In the end, it will boil down to the intentions and values of the buyer. The archive is more than a “trophy,” Cherry says. “You can buy a Picasso, hang it on your wall, it sits there. But if you buy it with a purpose, to use it meaningfully, that is quite different.”

The conversation circles back to that twin legacy of John H. Johnson’s empire: history and money. And what ends up winning out should concern everyone. As Barnes said: “This is not only Black history, this is American history and global American culture.” Ebony and Jet were at the center of it all.
posted by bitteschoen at 6:53 AM on July 17, 2019 [1 favorite]


We won’t know for a while what happened at the auction - The buyer may remain a mystery:
Only those who have submitted a bid will be able to attend today's sale, which will be finalized at a hearing on July 23.

"We won’t be able to comment until after the sale hearing," Benjamin Kaplan, an associate at Hilco Streambank, said in an email to USA TODAY. "And even then we may not be able to disclose the identity of the bidder."
posted by bitteschoen at 2:20 AM on July 18, 2019


Another quick update: Ebony photo archives auction resumes Monday after producing ‘multiple bidders’ but no clear winner:
An auction to sell bankrupt Johnson Publishing’s historic Ebony photo archives has been continued until Monday after producing “multiple bidders” but no clear winner.

The bidding Wednesday at a Chicago law office featured “robust action” throughout the day, according to a news release from Hilco Streambank, which is conducting the auction on behalf of the Johnson Publishing bankruptcy trustee. The participating bidders, all of whom had to offer a qualifying bid of at least $12.5 million, were not disclosed. (...)

The court-approved auction was adjourned until Monday at 2 p.m. to give the bankruptcy trustee and Capital V Holdings time “to consider pending and any additional offers” for the archives, according to the news release. Hilco also is openly soliciting “any interested parties who wish to participate in the continued auction” to step up.
posted by bitteschoen at 3:08 AM on July 20, 2019


An important update: good news! The archive buyers are donating it to the Smithsonian National Museum of African American History and Culture and the Getty Research Institute, so it will be accessible to the public.

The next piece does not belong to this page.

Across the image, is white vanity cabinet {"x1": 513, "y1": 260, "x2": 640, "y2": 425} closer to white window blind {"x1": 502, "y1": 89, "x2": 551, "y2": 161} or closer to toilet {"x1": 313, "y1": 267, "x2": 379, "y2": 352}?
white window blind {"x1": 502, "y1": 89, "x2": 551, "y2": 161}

Here’s the full details, from Julie Bosman, the author of the NYT piece on the archive (the one linked in the post) -
A group of four major foundations got together, pooled $30 million, and won an auction for the Ebony and Jet archive. They only got the idea to form the group last week.

The group has promised to donate the archive to the Smithsonian National Museum of African American History and Culture and the Getty Research Institute so that it will be widely accessible to researchers, scholars and the public.

Darren Walker of the Ford Foundation told me today that he was in Madrid last Tuesday when he read about the impending auction on his phone; he and Elizabeth Alexander of Mellon, emailing furiously, decided they had to do something.

They brought in two more foundations (very unusual), got approval from board members very quickly (also unusual), and yesterday cast the winning bid of $30 million. The deal is subject to court approval.

Elizabeth Alexander, who Darren Walker described as "the heroine" of the plan, tells me that she is thrilled that the archive will be opened up. “I think we actually cannot even fully measure what it is going to mean to have these images available," she says.

It's too early to know when or how the public will get to see all of these photos -- digitally, in an exhibition in Washington, etc. -- but the guiding principle is that they will be available and accessible.
posted by bitteschoen at 12:03 PM on July 25, 2019 [3 favorites]


That's wonderful news, bitteschoen! It would have been tragic to have it all locked away in a billionaire's vault.